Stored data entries
────────────────
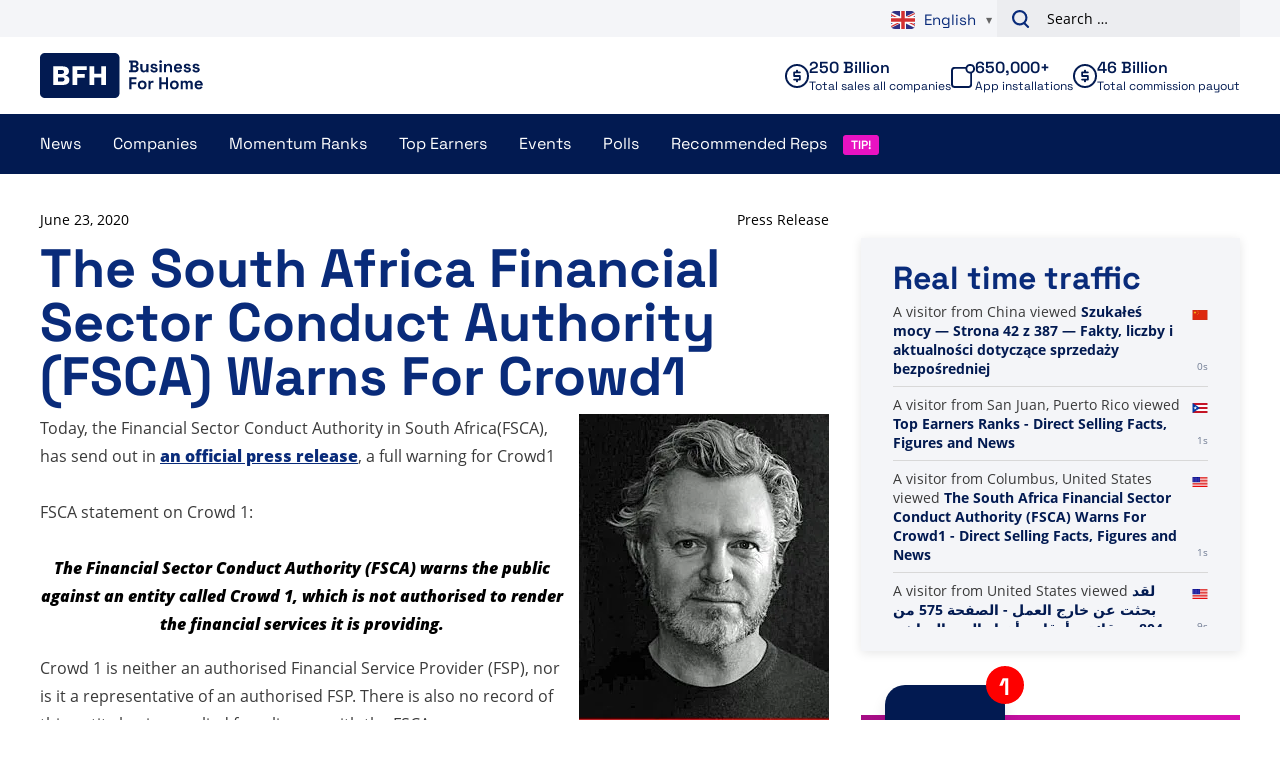

--- FILE ---
content_type: text/plain; charset=UTF-8
request_url: https://www.businessforhome.org/traffic-list/?EIO=4&transport=polling&t=Pl9Ojf0
body_size: -197
content:
0{"sid":"IyCkRs73J_hwDrB_qG3z","upgrades":["websocket"],"pingInterval":25000,"pingTimeout":5000}

--- FILE ---
content_type: text/plain; charset=UTF-8
request_url: https://www.businessforhome.org/traffic-list/?EIO=4&transport=polling&t=Pl9OjhH&sid=IyCkRs73J_hwDrB_qG3z
body_size: 967
content:
40{"sid":"MIqRJT_9-nAUreHrqG31"}42["data_init",{"servertime":1768610257,"visitors":[{"location":{"country":"United States","iso":"US"},"page":{"title":"لقد بحثت عن خارج العمل - الصفحة 575 من 804 - حقائق وأرقام وأخبار البيع المباشر","url":"https://ar.businessforhome.org/?s=out%20of%20business&paged=575&post_type=post","id":"40269"},"time":1768610250},{"location":{"country":"China","iso":"CN"},"page":{"title":"Arquivo de Liderança - Página 9 de 15 - Fatos, Números e Notícias sobre Vendas Diretas","url":"https://pt.businessforhome.org/category/leadership/page/9/","id":"205987"},"time":1768610250},{"location":{"country":"China","iso":"CN"},"page":{"title":"Bạn đã tìm kiếm FTE - Sự kiện, số liệu và tin tức về bán hàng trực tiếp","url":"https://vi.businessforhome.org/?s=FTE&post_type=post","id":"206318"},"time":1768610248},{"location":{"country":"China","iso":"CN"},"page":{"title":"Você pesquisou por L - Página 1554 de 1572 - Fatos, números e notícias sobre vendas diretas","url":"https://pt.businessforhome.org/?paged=1554&s=L&post_type=post","id":"1171"},"time":1768610248},{"location":{"country":"United States","iso":"US"},"page":{"title":"Você pesquisou por impulsionado - Página 22 de 91 - Fatos, números e notícias sobre vendas diretas","url":"https://pt.businessforhome.org/?s=driven&paged=22","id":"197160"},"time":1768610247},{"location":{"country":"China","iso":"CN"},"page":{"title":"Você procurou por uma nova vida - Página 18 de 335 - Fatos, números e notícias de venda direta","url":"https://pt.businessforhome.org/?s=new%20you%20life&paged=18","id":"173472"},"time":1768610247},{"location":{"city":"Saint Joseph","country":"United States","iso":"US"},"page":{"title":"Jordan Jojo Monroe DreamTrips Leader Inspires Global Growth - Direct Selling Facts, Figures and News","url":"https://www.businessforhome.org/2025/10/jordan-jojo-monroe-dreamtrips-leadership/?fbclid=IwdGRleANeay5leHRuA2FlbQIxMQABHjDi5rQjMrRmXstFLmf6EIDUKcnxdNY-G5XBLgPx_7Su66ozLhCanOkZtdFr_aem_s8gTGTwMafm39QGHn2G1ZQ","id":"205698"},"time":1768610247},{"location":{"country":"China","iso":"CN"},"page":{"title":"Wyszukano hasło live+good - Strona 116 z 116 - Fakty, liczby i wiadomości dotyczące sprzedaży bezpośredniej","url":"https://pl.businessforhome.org/?paged=116&post_type=post&s=live%2Bgood","id":"7688"},"time":1768610247},{"location":{"city":"Eygelshoven","country":"The Netherlands","iso":"NL"},"page":{"title":"Company Review Ranks - Direct Selling Facts, Figures and News","url":"https://www.businessforhome.org/momentum-ranks/company-reviews-ranks/","id":"136116"},"time":1768610245},{"location":{"city":"Bragança Paulista","country":"Brazil","iso":"BR"},"page":{"title":"당신은 gen - 363/523페이지 - 직접 판매 사실, 수치 및 뉴스를 검색했습니다.","url":"https://ko.businessforhome.org/?s=gen&paged=363","id":"42559"},"time":1768610242}]}]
────────────────
• [Work required] The exercise is to copy out every line above that has the word "traffic" in it.

• [Solution for this exercise]
request_url: https://www.businessforhome.org/traffic-list/?EIO=4&transport=polling&t=Pl9Ojf0
request_url: https://www.businessforhome.org/traffic-list/?EIO=4&transport=polling&t=Pl9OjhH&sid=IyCkRs73J_hwDrB_qG3z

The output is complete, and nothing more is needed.